**TEXT SECTION:**
*** Block opens ***

It’s rare to be able to report good news for Dr David Holloway, but he must be delighted by the payment of £10m or so by the Bank of Scotland to Pat Robertson as compensation for pulling out of their joint venture to bring telephone banking to the population of his extensive mailing list. For Dr Robertson’s offence, when you examine it, was not to say that Homosexuals were wicked men who would go to hell, though he undoubtedly said and believes this. It was to accuse the Scots of being poofters. "In Europe, the big word is tolerance. Homosexuals are riding high in the media .. and in Scotland you can’t believe how strong the homosexuals are." It’s all that tossing the caber, I suppose.
Enlightened opinion has been complaining about his opinions since the deal was first announced. The Bank ignored them; after all, there are more potential customers on Dr Robertson’s mailing lists than in the whole of the United Kingdom. The only person who seems to have taken any notice was Dr Robertson himself, who announced to his audience that homosexuals were incredibly strong in Scotland. It was after that that the Bank was forced to pull out. Whatever the spin put on the story by such worthies as Richard Holloway and Roseanna Cuningham, the SNP "Justice spokeswoman" the fact remains that it was what the Guardian called "a direct attack on Scotland" which forced the collapse of the deal. So there is probably lots of mileage yet in the view that being nasty to gays is an acceptable substitute for morality. This is better news for David than for Richard Holloway.
The Sunday press coverage of all this was extensive, if not deep. Both the Observer and the Sunday Times had long articles describing the inner machinations of the Bank of Scotland as it decided to extract itself form the deal; the Independent on Sunday had a comment piece from A.N. Wilson, which is cheaper than employing reporters, and gives more readers pleasure. But it made an odd contrast with his piece in the previous day’s Guardian which had been a sophisticated defence of benign agnosticism. It was chopped down from a forthcoming book, and so left some very odd lacunae. "I had always thought that the human race was stuck in a religious position as a result of a serious of philosophical mistakes" he wrote. What, "always", even when studying at St Stephen’s House? I’m sure he’d now reply "especially then", but it would be interesting to know that truth.
His conclusion on Saturday may be compatible with camp Anglo-Catholicism but it is completely opposed to his column on Sunday. On Saturday he wrote : "Let us say that .. all religion is no more than a projection … then would it not still be s projection of our most fundamental moral, ethical, spiritual and emotional concerns? Would not the discarding of such a projection have the most calamitous psychological results, not only for individuals but for societies? What is the literalists and the fundamentalists on both sides of the argument had got it wrong? What if the truth lay elsewhere, in the those mysterious and linguistic areas which the simple-minded would like to dismiss as wishy-washy or fudge?
"Religion has .. cash value: irrespective of whether you can prove the existence of God, you can demonstrate the effectiveness of religious practice. In the actual business of life, in grief, fear, and sorrow, men and women and children say their prayers and find themselves comforted."
This kind of nostalgic acceptance of the inevitability and utility of religion seems quite incompatible with the brisk scorn on display in the Independent on Sunday, where he lambasts Tipper Gore for helping in a twelve-step program for junkies which is based squarely on the effectiveness of religious practice. "One moment a junkie, Herlinda gave her life to the Lord. Now she’s employed at Wal-Mart and has been ‘honoured as an employee of the month’. Christianity thus bandied about by the politicians looks like a catch-all solution. ‘Faith-based approaches’ do not cost the taxpayer one bean. They claim to be able to transform American society into a squeaky-clean Evangelical paradise in which the young people come off crack cocaine and get jobs at Wal-Mart."

*** Block closes ***

**MATERIAL SUPPLIED:**
*** Block opens ***

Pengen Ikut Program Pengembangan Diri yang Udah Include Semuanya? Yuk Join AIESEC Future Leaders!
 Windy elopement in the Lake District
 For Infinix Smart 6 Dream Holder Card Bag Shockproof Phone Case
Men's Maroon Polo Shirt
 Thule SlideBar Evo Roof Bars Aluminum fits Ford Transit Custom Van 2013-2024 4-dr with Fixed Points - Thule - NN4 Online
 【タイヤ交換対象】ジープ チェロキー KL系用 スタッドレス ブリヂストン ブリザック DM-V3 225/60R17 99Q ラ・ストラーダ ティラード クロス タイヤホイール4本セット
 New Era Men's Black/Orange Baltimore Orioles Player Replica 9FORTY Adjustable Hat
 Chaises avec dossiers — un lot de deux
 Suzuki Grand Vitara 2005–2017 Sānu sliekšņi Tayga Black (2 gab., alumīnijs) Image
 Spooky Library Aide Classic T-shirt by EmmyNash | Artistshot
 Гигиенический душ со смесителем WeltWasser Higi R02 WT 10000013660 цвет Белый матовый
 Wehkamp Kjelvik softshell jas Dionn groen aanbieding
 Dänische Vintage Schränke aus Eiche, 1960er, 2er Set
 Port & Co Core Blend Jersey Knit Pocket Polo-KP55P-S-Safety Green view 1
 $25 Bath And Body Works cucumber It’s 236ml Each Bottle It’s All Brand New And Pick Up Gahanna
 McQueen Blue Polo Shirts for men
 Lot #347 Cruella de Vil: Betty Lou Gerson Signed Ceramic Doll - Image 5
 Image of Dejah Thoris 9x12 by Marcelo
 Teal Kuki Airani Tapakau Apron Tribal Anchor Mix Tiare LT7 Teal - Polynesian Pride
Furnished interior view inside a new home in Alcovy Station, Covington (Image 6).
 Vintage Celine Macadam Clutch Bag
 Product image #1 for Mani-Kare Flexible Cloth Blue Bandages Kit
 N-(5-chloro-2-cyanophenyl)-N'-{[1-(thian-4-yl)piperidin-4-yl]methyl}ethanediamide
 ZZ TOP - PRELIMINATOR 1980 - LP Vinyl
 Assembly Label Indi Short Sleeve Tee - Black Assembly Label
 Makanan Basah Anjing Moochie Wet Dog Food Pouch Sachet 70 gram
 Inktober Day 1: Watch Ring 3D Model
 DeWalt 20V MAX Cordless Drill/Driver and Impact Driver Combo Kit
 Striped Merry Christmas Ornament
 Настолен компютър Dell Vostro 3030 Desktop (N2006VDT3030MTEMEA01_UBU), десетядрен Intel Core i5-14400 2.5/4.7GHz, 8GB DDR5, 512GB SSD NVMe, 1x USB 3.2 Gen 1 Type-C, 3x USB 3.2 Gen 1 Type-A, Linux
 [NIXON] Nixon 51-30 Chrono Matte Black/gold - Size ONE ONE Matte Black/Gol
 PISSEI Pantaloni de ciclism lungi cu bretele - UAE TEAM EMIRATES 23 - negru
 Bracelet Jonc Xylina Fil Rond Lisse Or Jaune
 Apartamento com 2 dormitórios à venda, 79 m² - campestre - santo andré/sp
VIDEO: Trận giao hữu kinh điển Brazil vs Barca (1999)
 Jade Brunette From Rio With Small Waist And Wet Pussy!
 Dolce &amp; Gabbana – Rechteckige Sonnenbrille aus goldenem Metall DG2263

*** Block closes ***

**USING THE INFORMATION:**
**A)** Answer these questions from the column:
(i) Roughly how much did the Bank of Scotland pay Pat Robertson as compensation?
(ii) Which Sunday paper carried a comment piece from A.N. Wilson?
(iii) Whom does Wilson lambast in that Sunday piece?
**B)** Sum up the column in two sentences.
**C)** Write out the part of the column that opens with the words containing "The Sunday press" and closes with "know that truth.".

**SOLVED TASKS:**
**A)**
(i) £10m or so.
(ii) The Independent on Sunday.
(iii) Tipper Gore.

**B)** The Bank of Scotland paid Pat Robertson about £10m to pull out of their telephone banking venture. The column argues that his views on homosexuals did not sink the deal but his claim that homosexuals were strong in Scotland did, and it contrasts A.N. Wilson's Saturday Guardian piece on the comfort and value of religion with his Sunday scorn for Tipper Gore's support of a faith-based twelve-step program.

**C)**
The Sunday press coverage of all this was extensive, if not deep. Both the Observer and the Sunday Times had long articles describing the inner machinations of the Bank of Scotland as it decided to extract itself form the deal; the Independent on Sunday had a comment piece from A.N. Wilson, which is cheaper than employing reporters, and gives more readers pleasure. But it made an odd contrast with his piece in the previous day’s Guardian which had been a sophisticated defence of benign agnosticism. It was chopped down from a forthcoming book, and so left some very odd lacunae. "I had always thought that the human race was stuck in a religious position as a result of a serious of philosophical mistakes" he wrote. What, "always", even when studying at St Stephen’s House? I’m sure he’d now reply "especially then", but it would be interesting to know that truth.